Mean Squared Error (MSE)

regression에서 대체로 많이 사용되는 cost function중의 하나입니다.
단점은 square 를 사용하기 때문에 cost이 지나치게 커져서 unstable 한 모델에 적용시 oscillation 현상이 일어날수 있습니다.

Gradient Descent Derivation

\[J(\theta) = \frac{1}{N} \sum^{N}_{i=1} \left( h_{\theta}(x^{(i)}) - y^{(i)} \right)^2\]

\(J\) : cost function
\(\theta\) : parameters (weights)
N : training data의 갯수
\(x^{(i)}\) : \(i^{th}\)의 training input vector
\(y^{(i)}\) : \(i^{th}\)의 class label
\(h_{\theta} \left( x^{(i)} \right)\) : \(\theta\)를 사용하여 나온 \(i^{th}\) data에 대한 prediction

Partial derivative of the weights

\[\begin{eqnarray} \\ \frac{\partial}{\partial\theta} J(\theta) &=& \frac{\partial}{\partial \theta} \left( \frac{1}{N} \sum^N_{i=1} \left( h_{\theta}(x^{(i)}) - y^{(i)} \right)^2 \right) & [0.1] \\ &=& \frac{2}{N} \sum^{N}_{i=0} \left( h_{\theta} (x^{(i)}) - y^{(i)} \right) \frac{\partial}{\partial \theta} \left( h_{\theta}(x^{(i)}) - y^{(i)} \right) & [0.2] \\ &=& \frac{2}{N} \sum^{N}_{i=0} \left( h_{\theta} (x^{(i)}) - y^{(i)} \right) \frac{\partial}{\partial \theta} \left( \theta^T \cdot x^{(i)} + b - y^{(i)} \right) & [0.3]\\ &=& \frac{2}{N} \sum^{N}_{i=0} \left( h_{\theta} (x^{(i)}) - y^{(i)} \right) \odot x^{(i)} & [0.4]\\ \end{eqnarray}\]

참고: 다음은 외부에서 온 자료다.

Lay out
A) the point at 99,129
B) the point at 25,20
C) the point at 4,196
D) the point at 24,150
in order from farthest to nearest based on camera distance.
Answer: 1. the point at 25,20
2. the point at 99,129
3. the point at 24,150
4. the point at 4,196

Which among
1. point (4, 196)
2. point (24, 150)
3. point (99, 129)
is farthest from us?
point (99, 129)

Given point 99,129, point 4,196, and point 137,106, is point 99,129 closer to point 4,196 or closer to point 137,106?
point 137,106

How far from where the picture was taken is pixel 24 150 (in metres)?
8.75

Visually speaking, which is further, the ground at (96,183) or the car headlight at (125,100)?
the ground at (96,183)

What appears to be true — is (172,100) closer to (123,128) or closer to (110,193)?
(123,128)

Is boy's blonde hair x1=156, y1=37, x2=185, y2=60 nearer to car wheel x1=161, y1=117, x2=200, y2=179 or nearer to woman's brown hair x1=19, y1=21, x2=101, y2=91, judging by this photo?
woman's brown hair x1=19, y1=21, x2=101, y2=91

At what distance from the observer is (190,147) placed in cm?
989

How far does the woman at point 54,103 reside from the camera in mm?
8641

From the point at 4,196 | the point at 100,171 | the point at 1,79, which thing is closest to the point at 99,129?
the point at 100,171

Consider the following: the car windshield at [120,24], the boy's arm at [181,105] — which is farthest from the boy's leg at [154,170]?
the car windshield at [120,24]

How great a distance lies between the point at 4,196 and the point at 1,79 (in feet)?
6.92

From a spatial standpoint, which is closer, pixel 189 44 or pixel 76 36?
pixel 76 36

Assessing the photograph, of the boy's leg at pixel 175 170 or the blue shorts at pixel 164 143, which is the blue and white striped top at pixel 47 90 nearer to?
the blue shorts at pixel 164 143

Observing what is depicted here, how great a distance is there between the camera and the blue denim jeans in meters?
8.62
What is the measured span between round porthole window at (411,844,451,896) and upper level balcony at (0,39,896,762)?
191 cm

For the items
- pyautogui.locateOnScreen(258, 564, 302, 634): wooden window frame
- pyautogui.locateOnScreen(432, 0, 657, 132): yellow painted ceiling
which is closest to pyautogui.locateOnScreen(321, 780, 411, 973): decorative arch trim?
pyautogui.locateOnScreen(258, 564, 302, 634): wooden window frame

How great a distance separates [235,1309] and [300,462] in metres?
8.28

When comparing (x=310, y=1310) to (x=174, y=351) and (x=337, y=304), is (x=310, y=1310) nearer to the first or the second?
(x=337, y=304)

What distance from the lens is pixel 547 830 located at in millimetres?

0.3 에서 0.4를 넘어갈때 \(\theta\)를 제외하고는 모두 상수이기 때문에 (\(b, x, y\))값 모두 0이 됩니다.

Partial derivative of the bias variable

\[\begin{eqnarray} \\ \frac{\partial}{\partial b} J(\theta) &=& \frac{\partial}{\partial b} \left( \frac{1}{N} \sum^N_{i=1} \left( h_{\theta}(x^{(i)}) - y^{(i)} \right)^2 \right) & [0.1] \\ &=& \frac{2}{N} \sum^{N}_{i=0} \left( h_{\theta} (x^{(i)}) - y^{(i)} \right) \frac{\partial}{\partial b} \left( h_{\theta}(x^{(i)}) - y^{(i)} \right) & [0.2] \\ &=& \frac{2}{N} \sum^{N}_{i=0} \left( h_{\theta} (x^{(i)}) - y^{(i)} \right) \frac{\partial}{\partial b} \left( \theta^T \cdot x^{(i)} + b - y^{(i)} \right) & [0.3]\\ &=& \frac{2}{N} \sum^{N}_{i=0} \left( h_{\theta} (x^{(i)}) - y^{(i)} \right) & [0.4]\\ \end{eqnarray}\]

Numpy

>> p = np.array([0.1, 0.1, 0.05, 0.6, 0.3], dtype=np.float32)
>> y = np.array([0, 0, 0, 1, 0], dtype=np.float32)
>>
>> def mean_squared_error(y, p):
>>     return ((y - p)**2).mean()
>>
>> mean_squared_error(y, p)
0.054499995

Sklearn

sklearn에서는 sklearn.metrics.mean_squared_error 함수를 사용하면 됩니다.

>> metrics.mean_squared_error(y, p)
0.054499995

Visualization

>> metrics.mean_squared_error(y, p)
normal_a, normal_a	: 0.0
normal_a, normal_b	: 1.94313775689
normal_a, gumbel  	: 8.34935806101
normal_a, exponent	: 5.89498613265
normal_a, uniform 	: 7.26803261167

Mean Absolute Error (MAE)

MSE가 large error를 낸다면, MAE의 경우는 상대적으로 작은 에러들을 만듭니다.
하지만 수학적으로 absolute는 많은 연산량을 필요로 합니다.

\[J(\theta) = \frac{1}{N} \sum^{N}_{i=1} \left| h_{\theta}(x^{(i)}) - y^{(i)} \right|\]

Numpy

>> def mean_abolute_error(y, p):
>>     return np.abs(y-p).mean()
>>
>> mean_abolute_error(y, p)
0.19

Sklearn

Sklearn 에서는 sklearn.metrics.mean_absolute_error 함수를 사용합니다.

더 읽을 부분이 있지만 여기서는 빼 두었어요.